● **ARTICLE**:
::::::::
Que pensent les créateurs tiers de l'adaptation de leurs œuvres en jeux vidéo ? Je ne parle pas ici des artistes décidant de franchir le pas pour développer « eux-mêmes » leur soft (Spielberg, John Woo, Clive Barker etc...) mais plutôt de ces personnages œuvrant loin des sphères vidéo-ludiques qui subissent plus qu'ils ne montent de tels projets.

Enki Bilal

 


 

I) Les créateurs tiers nous regardent

 

Ils sont réalisateurs, auteurs de BDs, de romans et regardent avec un brin de curiosité ou de mépris un domaine artistique qui ne cesse de prendre de l'ampleur les années passant. Pour tenter de répondre à ma question initiale, j'ai décidé de m'appuyer sur deux cas bien précis : Enki Bilal et Midam. Tous les deux sont des dessinateurs/scénaristes de bandes dessinées. Bilal, entre autres, pour la trilogie de Nikopol ; Midam pour la saga Kid Paddle ou Game Over.

Tous les deux ont eu droit à une voire plusieurs adaptations de leurs œuvres. Ils n'ont jamais développé de jeux vidéo et n'y jouent probablement pas. Pourtant comment réagissent-ils lorsqu'ils découvrent que leur dernière BD ou leur personnage fétiche prend vie dans le média interactif ?

II) Enki Bilal et Nikopol

Commençons par le cas d'Enki Bilal. Artiste pluriel (cinéaste, peintre...), cet homme est un touche-à-tout. Et pourtant, jamais il ne s'est investi dans l'élaboration, de près ou de loin, d'un jeu vidéo. Jamais jusqu'à il y a peu. Benoit Sokal, ou plutôt feu son studio White Birds, proposa en septembre 2008 le jeu Nikopol : La Foire aux immortels. Adaptation du premier tome de la trilogie du même nom. De rares interviews de Bilal sur le sujet ont permis d'en savoir un peu plus sur le regard que ce dernier a pu porter sur cette industrie en plein essor.
::::::::
● **DONNÉES FOURNIES**:
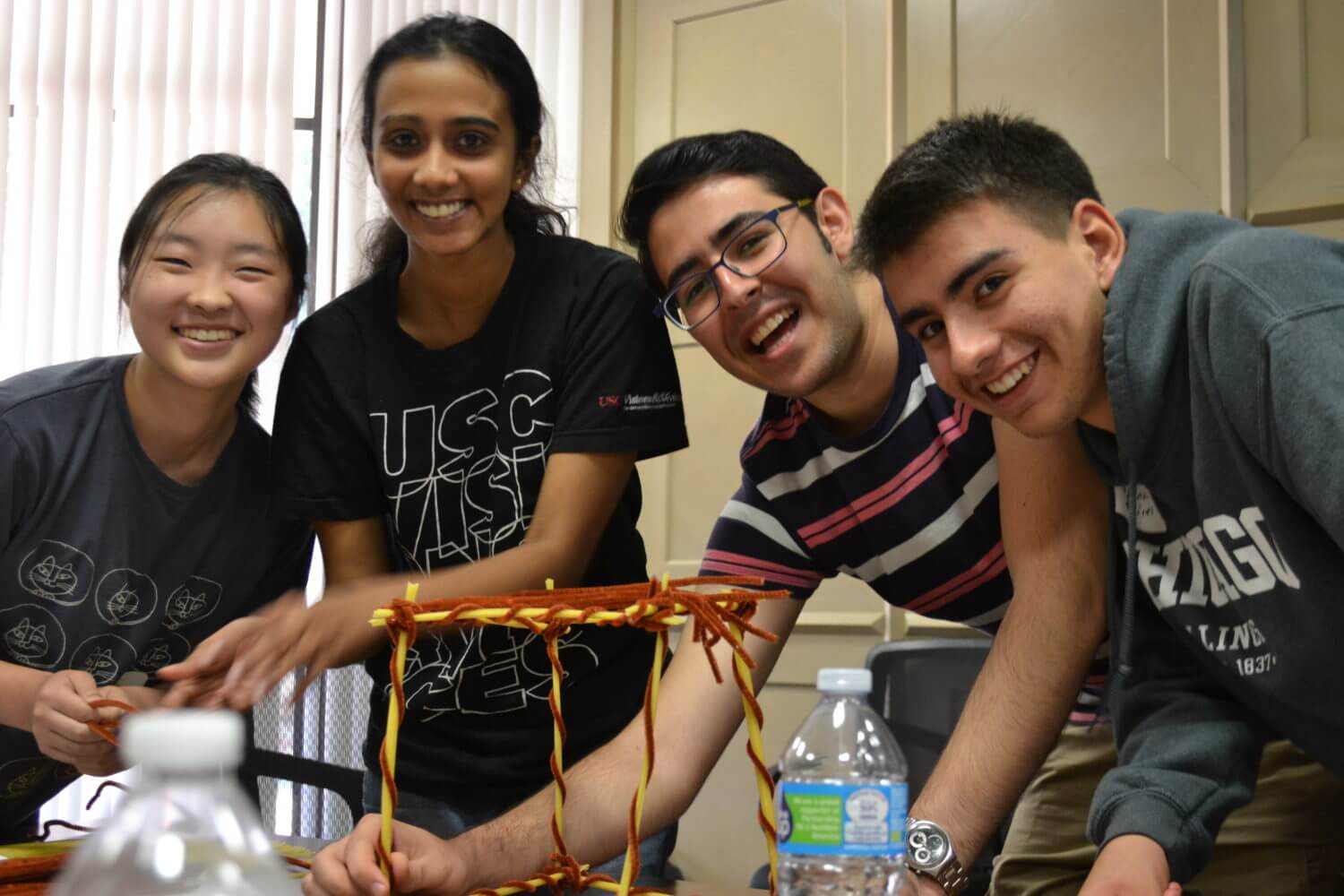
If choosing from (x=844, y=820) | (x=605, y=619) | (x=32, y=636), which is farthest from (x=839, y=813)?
(x=32, y=636)

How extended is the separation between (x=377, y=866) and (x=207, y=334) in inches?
36.1

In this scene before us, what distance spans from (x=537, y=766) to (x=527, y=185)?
0.78m

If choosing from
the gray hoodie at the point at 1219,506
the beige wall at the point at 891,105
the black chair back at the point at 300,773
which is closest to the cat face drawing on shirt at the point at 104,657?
the black chair back at the point at 300,773

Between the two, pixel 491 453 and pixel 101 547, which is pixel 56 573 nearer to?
pixel 101 547

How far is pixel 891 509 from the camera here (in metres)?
1.52

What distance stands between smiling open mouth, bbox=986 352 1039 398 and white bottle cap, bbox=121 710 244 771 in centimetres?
86

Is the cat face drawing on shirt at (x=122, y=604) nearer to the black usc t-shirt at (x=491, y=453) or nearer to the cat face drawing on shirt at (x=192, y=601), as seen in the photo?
the cat face drawing on shirt at (x=192, y=601)

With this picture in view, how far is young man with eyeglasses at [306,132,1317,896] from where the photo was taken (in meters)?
1.32

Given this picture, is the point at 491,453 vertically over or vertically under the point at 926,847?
over

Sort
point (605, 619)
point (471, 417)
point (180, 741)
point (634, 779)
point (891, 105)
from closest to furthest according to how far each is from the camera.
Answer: point (180, 741), point (605, 619), point (634, 779), point (471, 417), point (891, 105)

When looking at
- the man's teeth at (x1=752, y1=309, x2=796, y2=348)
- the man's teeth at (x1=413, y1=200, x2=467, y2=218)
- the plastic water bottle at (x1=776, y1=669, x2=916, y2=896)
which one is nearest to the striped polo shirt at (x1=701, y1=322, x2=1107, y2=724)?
the man's teeth at (x1=752, y1=309, x2=796, y2=348)

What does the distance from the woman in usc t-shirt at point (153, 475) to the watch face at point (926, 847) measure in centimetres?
98

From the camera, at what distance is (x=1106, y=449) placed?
1.25 m

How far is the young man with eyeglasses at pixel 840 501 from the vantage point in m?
1.32
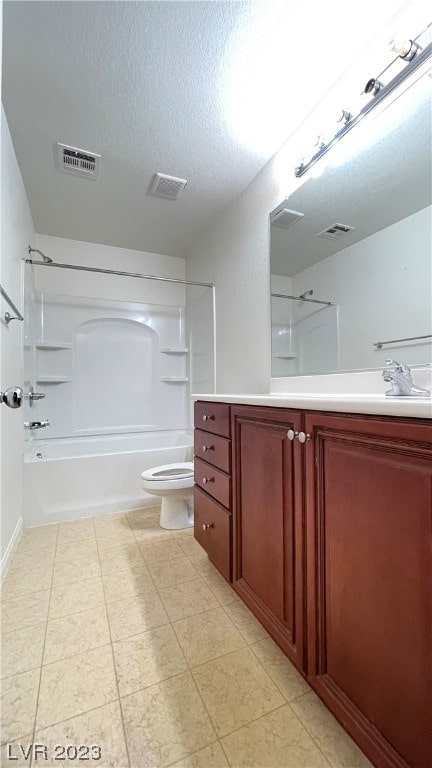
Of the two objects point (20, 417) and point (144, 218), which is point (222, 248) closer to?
point (144, 218)

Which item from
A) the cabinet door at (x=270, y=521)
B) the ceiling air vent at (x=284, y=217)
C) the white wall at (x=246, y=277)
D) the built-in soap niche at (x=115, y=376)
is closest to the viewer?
the cabinet door at (x=270, y=521)

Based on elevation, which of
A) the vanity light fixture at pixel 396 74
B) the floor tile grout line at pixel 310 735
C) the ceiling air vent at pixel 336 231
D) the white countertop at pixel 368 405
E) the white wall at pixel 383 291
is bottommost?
the floor tile grout line at pixel 310 735

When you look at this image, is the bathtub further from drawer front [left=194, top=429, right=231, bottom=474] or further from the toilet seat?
drawer front [left=194, top=429, right=231, bottom=474]

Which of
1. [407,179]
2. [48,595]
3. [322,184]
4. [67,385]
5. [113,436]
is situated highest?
[322,184]

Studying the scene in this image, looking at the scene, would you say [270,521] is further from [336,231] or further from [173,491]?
[336,231]

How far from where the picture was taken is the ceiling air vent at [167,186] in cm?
199

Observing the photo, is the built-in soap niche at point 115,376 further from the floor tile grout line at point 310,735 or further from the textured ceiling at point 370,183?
the floor tile grout line at point 310,735

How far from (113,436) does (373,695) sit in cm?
270

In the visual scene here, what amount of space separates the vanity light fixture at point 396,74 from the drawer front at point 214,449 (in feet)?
4.77

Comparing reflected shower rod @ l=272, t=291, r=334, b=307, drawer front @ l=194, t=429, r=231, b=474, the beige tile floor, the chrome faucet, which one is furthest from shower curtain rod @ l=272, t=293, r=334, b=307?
the beige tile floor

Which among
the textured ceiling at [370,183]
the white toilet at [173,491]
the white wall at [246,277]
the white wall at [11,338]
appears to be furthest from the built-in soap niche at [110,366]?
the textured ceiling at [370,183]

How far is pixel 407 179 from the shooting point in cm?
112

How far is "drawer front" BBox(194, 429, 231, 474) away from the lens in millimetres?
1288

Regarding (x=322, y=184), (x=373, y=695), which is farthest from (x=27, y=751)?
(x=322, y=184)
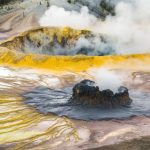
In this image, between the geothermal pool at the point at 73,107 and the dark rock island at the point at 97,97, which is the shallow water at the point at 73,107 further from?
the dark rock island at the point at 97,97

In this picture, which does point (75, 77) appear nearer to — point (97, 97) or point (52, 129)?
point (97, 97)

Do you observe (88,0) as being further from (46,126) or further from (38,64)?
(46,126)

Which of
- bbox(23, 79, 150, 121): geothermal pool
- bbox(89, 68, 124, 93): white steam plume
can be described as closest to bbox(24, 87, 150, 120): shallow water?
bbox(23, 79, 150, 121): geothermal pool

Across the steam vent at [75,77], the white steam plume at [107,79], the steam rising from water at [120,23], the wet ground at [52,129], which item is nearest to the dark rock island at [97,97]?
the steam vent at [75,77]

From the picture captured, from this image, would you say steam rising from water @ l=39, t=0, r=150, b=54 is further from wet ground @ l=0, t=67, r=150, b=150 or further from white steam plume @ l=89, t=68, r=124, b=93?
wet ground @ l=0, t=67, r=150, b=150

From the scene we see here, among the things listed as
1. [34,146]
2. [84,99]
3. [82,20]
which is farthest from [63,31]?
[34,146]

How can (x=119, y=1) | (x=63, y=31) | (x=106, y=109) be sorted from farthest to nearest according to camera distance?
::::::::
● **CONSIGNES DE L'EXERCICE**:
**a)** Selon l'article sur les adaptations en jeux vidéo, quel studio a proposé en septembre 2008 le jeu Nikopol : La Foire aux immortels ?
**b)** Prolongez l'article sur les adaptations en jeux vidéo à la suite de sa dernière phrase.
Les entrées constituent un ensemble indépendant de l'article sur les adaptations en jeux vidéo.

● **RÉPONSES DE L'EXERCICE**:
**a)** Le studio White Birds, de Benoit Sokal.

**b)**
Sur cette vidéo, réalisée par l'équipe de Télérama, on voit Bilal dans un studio d'enregistrement, écoutant un acteur lisant des phrases pour le jeu. Le dessinateur est là, sur son fauteuil, écoutant avec patience le texte prononcé mais également le ton donné par l'acteur. Il écoute et juge même si au tout début de la vidéo il semble ne pas comprendre l'exercice. Quel contexte ?

On voit ainsi que le créateur s'implique dans le projet en tant que conseiller. Un rôle mineur quand on voit qu'il s'agit la plupart du temps d'approuver le ton du comédien ou de faire changer un ou deux mots d'une phrase.

 

Autre élément intéressant, toujours issu de cette interview, on apprend que l'auteur de la trilogie Nikopol a « débattu », selon ses termes, avec les développeurs du studio White Birds. Suite à ce débat, les développeurs ont décidé de se concentrer sur le tome 1 de la trilogie, d'évacuer l'aspect idéologique fin de XXème siècle de la bd pour orienter la critique vers un aspect religieux, mais également de garder comme « unité de lieu » Paris et de calquer l'esthétique plus sur les derniers travaux de Bilal et son film Immortel que sur la bande dessinée dont le jeu est l'adaptation.

Ainsi donc, après une vigilance quant aux éléments sonores, Bilal semble s'être également investi dans des discussions précédant le développement. Son rôle de conseiller s'affine et devient sur certains éléments celui d'un décideur. Néanmoins, qu'on ne s'y trompe pas, Enki Bilal nous apprend dans cette même vidéo qu'il est resté en décalage, faute de connaître ce média. Aveu confirmé par cette autre vidéo, réalisée par Le Monde, où l'auteur de bandes dessinées dit clairement qu'il a opéré un « investissement minimal » pour le développement du jeu.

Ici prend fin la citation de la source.